Eks Legal Manager PT Duta Palma Group Ditangkap

Eks Legal Manager PT Duta Palma Group, Suheri Terta akhirnya ditangkap. Suheri terta merupakan salah satu tersangka dalam kasus suap terkait pengajuan revisi alih fungsi hutan di provinsi riau tahun 2014. Berikut laporan kontributor Surabaya Pagi Jaka Sutrisna di Jakarta,

Komisi Pemberantasan Korupsi (KPK) menahan eks Legal Manager PT Duta Palma Group, Suheri Terta. Penahanan usai Lembaga Antirasuah menetapkan Suheri sebagai tersangka kasus dugaan korupsi alih fungsi hutan di Provinsi Riau 2014 pada Kementerian Kehutanan.

"Setelah dilakukan serangkaian penyidikan, penyidik KPK melakukan penahanan Rutan pada tersangka STR (Suheri Terta)," kata pelaksana tugas (Plt) juru bicara KPK Ali Fikri di Jakarta, Minggu, 5 April 2020.

Suheri ditahan selama 20 hari ke depan terhitung sejak Minggu, 5 April 2020 hingga 24 April 2020. Dia ditahan di Rumah Tahanan (Rutan) cabang KPK di Gedung KPK Kavling C1, Jakarta Selatan.

"Berita acara penahanan telah ditandatangani oleh tersangka di KPK pada Jumat, 3 April 2020," ungkap Ali.

Ali menambahkan, Suheri telah menjalani hukuman penjara selama satu tahun di Rutan Pekanbaru. Dia terjerat kasus kebakaran hutan dan lahan di Kabupaten Pelalawan. Hukumannya berakhir pada 5 April 2020.

Suheri juga sempat menjadi buron kejaksaan selama empat tahun sejak 2015 dan akhirnya dieksekusi oleh kejaksaan negeri pelalawan pada 2019.
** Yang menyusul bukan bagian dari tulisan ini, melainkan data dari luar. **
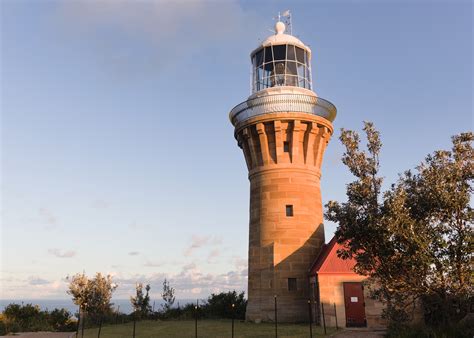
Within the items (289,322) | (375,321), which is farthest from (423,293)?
(289,322)

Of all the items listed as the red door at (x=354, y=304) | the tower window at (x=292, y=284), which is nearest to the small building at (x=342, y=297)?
the red door at (x=354, y=304)

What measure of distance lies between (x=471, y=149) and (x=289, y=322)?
17539mm

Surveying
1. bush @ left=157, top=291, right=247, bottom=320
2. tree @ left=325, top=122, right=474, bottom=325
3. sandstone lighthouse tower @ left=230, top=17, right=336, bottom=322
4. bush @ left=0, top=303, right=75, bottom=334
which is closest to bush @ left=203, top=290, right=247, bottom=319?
bush @ left=157, top=291, right=247, bottom=320

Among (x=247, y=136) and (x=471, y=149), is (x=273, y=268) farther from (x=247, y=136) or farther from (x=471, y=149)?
(x=471, y=149)

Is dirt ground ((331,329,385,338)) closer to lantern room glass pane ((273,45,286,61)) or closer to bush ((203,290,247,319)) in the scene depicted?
bush ((203,290,247,319))

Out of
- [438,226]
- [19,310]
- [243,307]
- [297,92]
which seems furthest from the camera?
[243,307]

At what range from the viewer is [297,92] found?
28625mm

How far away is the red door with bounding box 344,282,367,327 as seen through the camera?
23391 millimetres

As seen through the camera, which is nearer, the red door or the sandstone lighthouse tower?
the red door

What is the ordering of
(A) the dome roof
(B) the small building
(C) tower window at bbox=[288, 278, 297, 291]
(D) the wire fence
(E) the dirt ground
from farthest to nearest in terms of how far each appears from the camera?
(A) the dome roof < (C) tower window at bbox=[288, 278, 297, 291] < (B) the small building < (D) the wire fence < (E) the dirt ground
"Sejak Februari 2020 atas izin dari Direktorat Jenderal Permasyarakatan (Ditjen PAS), penahanan dipindahkan ke rutan KPK untuk memudahkan proses penyidikan dugaan tindak pidana korupsi oleh KPK," ucap Ali.

Suheri Terta ditetapkan sebagai tersangka bersama pemilik PT Darmex Group atau PT Duta Palma, Surya Darmadi. Kasus ini merupakan pengembangan dari hasil operasi tangkap tangan (OTT) di 2014.

Dalam OTT tersebut, KPK menetapkan Gubernur Riau 2014-2019 Annas Maamun dan Ketua Asosiasi Petani Kelapa Sawit Indonesia (Apkasindo) Gulat Medali Emas Manurung sebagai tersangka. Tersangka Surya Darmadi diduga merupakan beneficial owner sebuah korporasi. Pertanggungjawaban pidana juga dikenakan pada korporasi.

PT Palma Satu disangkakan melanggar Pasal 5 Ayat (1) huruf a atau Pasal 5 Ayat (1) huruf b atau Pasal 13 Undang-Undang Nomor 31 Tahun 1999 sebagaimana diubah dengan Undang-Undang Nomor 20 tahun 2001 tentang Pemberantasan Tipikor.

Sementara, Surya Darmadi dijerat Pasal 5 Ayat (1) huruf a atau Pasal 5 Ayat (1) huruf b atau Pasal 13 Undang-Undang Nomor 31 Tahun 1999 sebagaimana diubah dengan Undang-Undang Nomor 20 Tahun 2001 tentang Pemberantasan Tipikor Juncto Pasal 55 Ayat (1) ke-1 KUHP Juncto Pasal 56 KUHP.